Женька, конечно, готовилась к встрече, но появление Андрея на пороге маленького кафе все равно застало её врасплох. Она успела только открыть и снова закрыть рот, почему-то широким жестом обвести своих зверей — мол, а вот и мы к вам, всем табором! — после чего протянула руку, намереваясь предложить Андрею крепкое дружеское рукопожатие. Все эти манипуляции он терпеливо переждал, после чего шагнул вперед и поцеловал ее в уголок рта.

После этого Евгения Васильевна была потеряна для общества в качестве собеседника. Она только таращила свои большущие зеленые глаза и невнятно мычала.

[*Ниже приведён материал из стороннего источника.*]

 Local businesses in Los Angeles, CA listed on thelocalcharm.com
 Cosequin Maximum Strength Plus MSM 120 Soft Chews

Андрей Долгачев веселился от души. В принципе, сначала он очень разозлился — это когда ему позвонила та крашеная выдра с бюстом. С Анжелой Мессер он был тактичен и холоден, а потом и вовсе прервал разговор, сообщив, что ему привезли поросенка с расстройством желудка. Анжела поперхнулась и отключилась.

Потом Андрей сам звонил Вадику и подтверждал свое согласие — лишь бы отвязались. Потом ему уж совсем неожиданно позвонил сам Вадик и начал что-то загадочно шептать. Мистическую часть сообщения Андрей не понял, а информативная была такова: в субботу утром к нему, Андрею, приедет его случайная подружка Света, она же зам главного редактора Евгения Васильевна Семицветова. По приезде Евгения Васильевна поселится в его, Андрея, доме и будет писать о нем, Андрее, книгу. Если он, Андрей, не против. Да, и заодно привезет с собой собачку Вадика, чтобы он, Андрей, ее, собачку, стерилизовал, пока не поздно.

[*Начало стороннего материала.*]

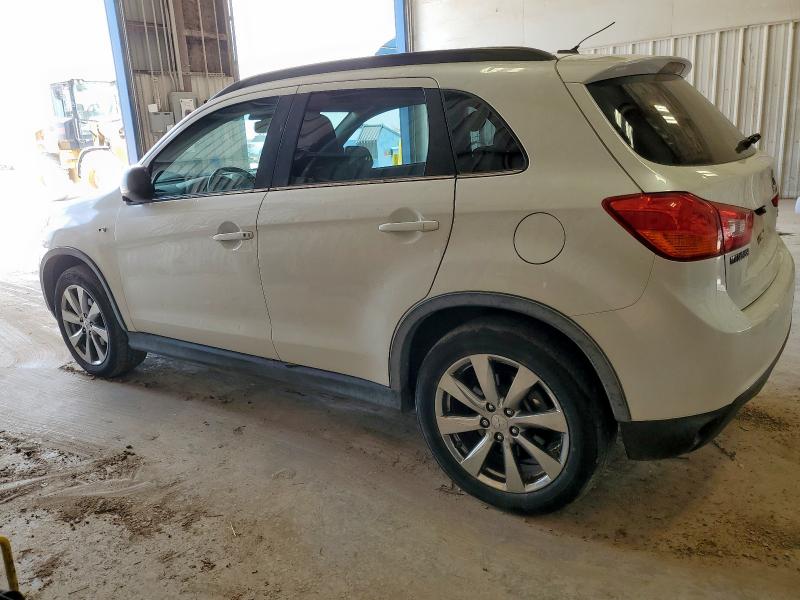 Photo 2 from auction – 2013 MITSUBISHI OUTLANDER with VIN 4A4AP5AU1DE023786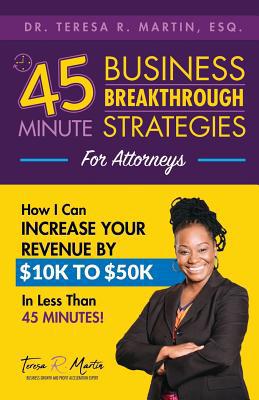 Business Breakthrough Strategies for Attorneys:... 1093612002 Book Cover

Андрей тщательно прислушался к своим ощущениям и внутреннему голосу. Оказалось, никто из них не против. Даже немножечко за.

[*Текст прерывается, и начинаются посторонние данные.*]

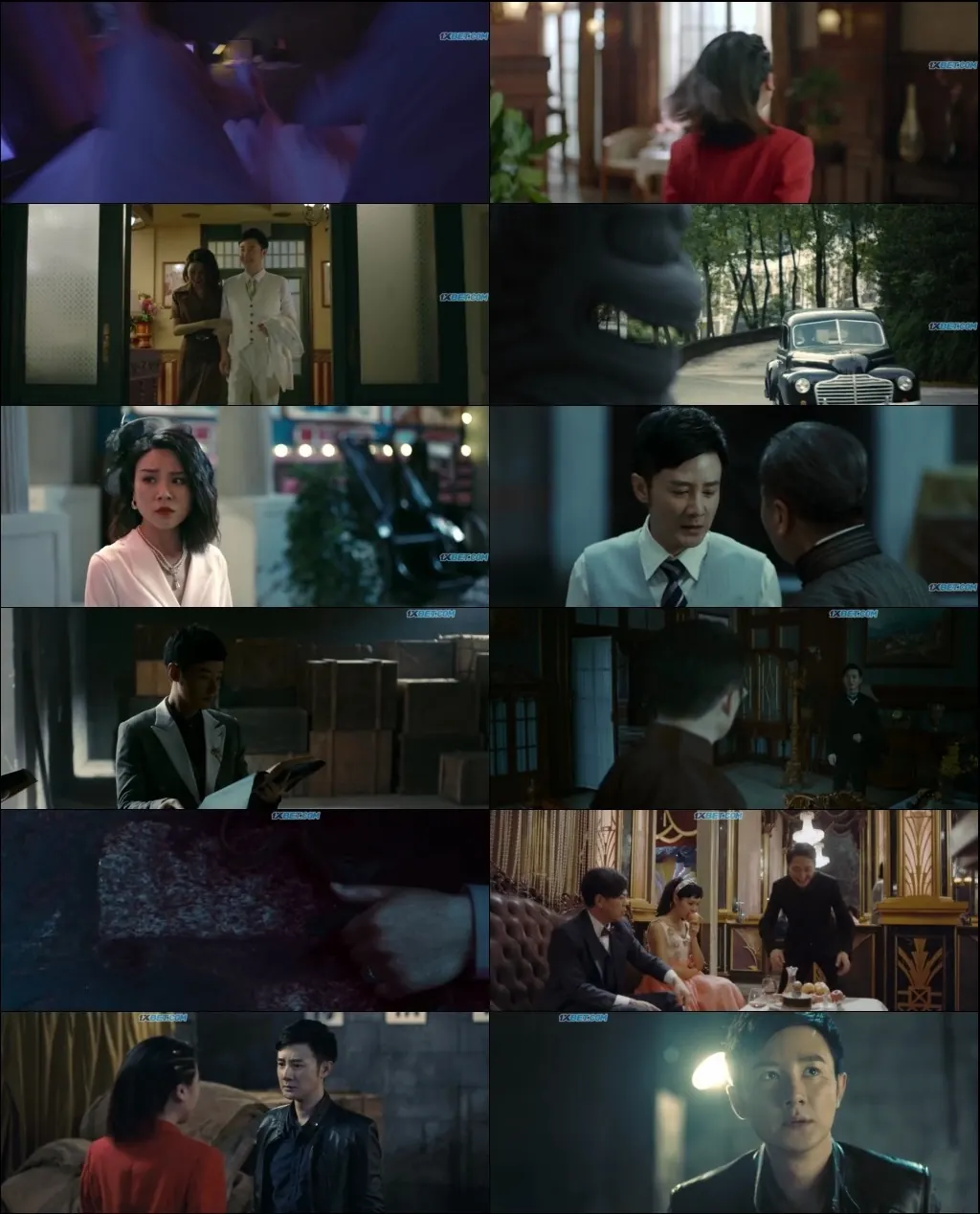 The Bund 2021 WEB-DL 850MB Hindi (Voice Over) Dual Audio 720p Download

Приключение в Москве было бурным, приятным, немного сумасшедшим и потому напоминало ему молодость. Андрей Долгачев, достигнув тридцатисемилетнего рубежа, уже и не думал, что способен на подобные безумства. Неожиданная встреча со Светой, оказавшейся Женей, в редакции гламурного журнала сначала встревожила, потом взбесила — он терпеть не мог, когда его использовали втемную. Но она так смешно оправдывалась — чихая и заливаясь слезами из-за своей аллергии, а кроме того, она так сильно ему нравилась, что Андрей уехал из Москвы с тайной тоской и страшным подозрением, что спокойной деревенской жизни конец. Так оно и вышло, собственно говоря, и даже быстрее, чем он предполагал.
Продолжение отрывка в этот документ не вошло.